Vous citez Kairos, la déesse du bon geste, au bon endroit, au bon moment, c'est ce à quoi vous aspirez ?
C'est Mallarmé : « Rien n'aura eu lieu que le lieu ». Quand les salles sont belles, je les utilise vraiment, comme un instrument, une caisse de résonance. J'aime beaucoup cette anecdote que m'avait racontée Stéphane Wargnier, qui s'occupait à l’époque de la communication chez Hermès (et qui est maintenant le président de mon association) : Quand il y avait un événement à faire, Jean-Louis Dumas lui disait : « On va voir le lieu, on décide d'un moment et ensuite on fait quelque chose. » Toujours dans cet ordre. Voilà. La mode et le luxe me conviennent très bien !

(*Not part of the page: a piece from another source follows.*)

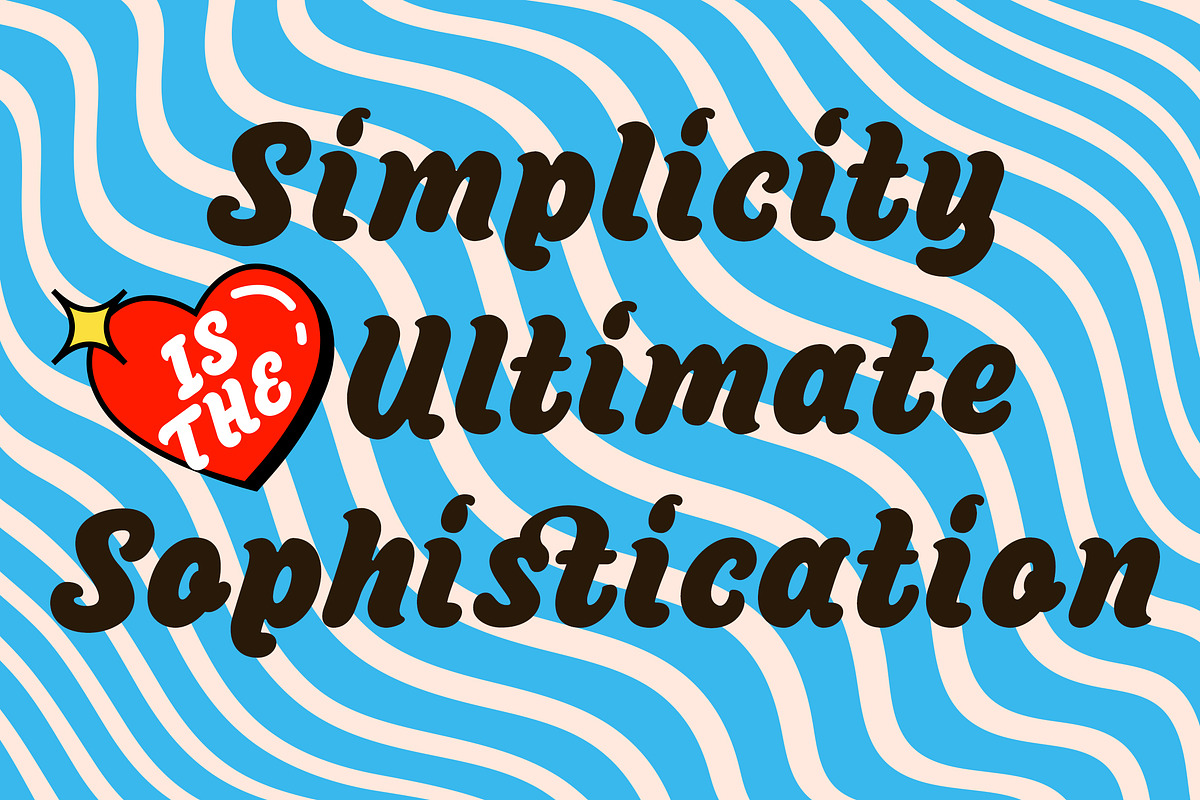 Ohleys Lovely Bold Font, a Handwritten Font by Angin Studio (Photo 9 of 18)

Je voudrais ajouter à toutes ces citations un vers de Guillaume Apollinaire que je viens de découvrir. C’est Stéphane Hessel, le fils d’Helen Hessel, vous savez, la femme de Jules et Jim qui l’a prononcé sur le plateau du « Grand journal », hier soir. C’est peut-être le plus beau qu’il ait écrit, disait Stéphane Hessel, c’était merveilleux d’entendre ça à la télévision, ce vers du temps de la jeunesse de sa mère. Il montre en tout cas l’ambition où nous nous tenons, je crois, avec La Mort d’Ivan Ilitch :

« Nous voulons explorer la bonté, contrée énorme où tout se tait »



Entretien réalisé par Laure Dautzenberg.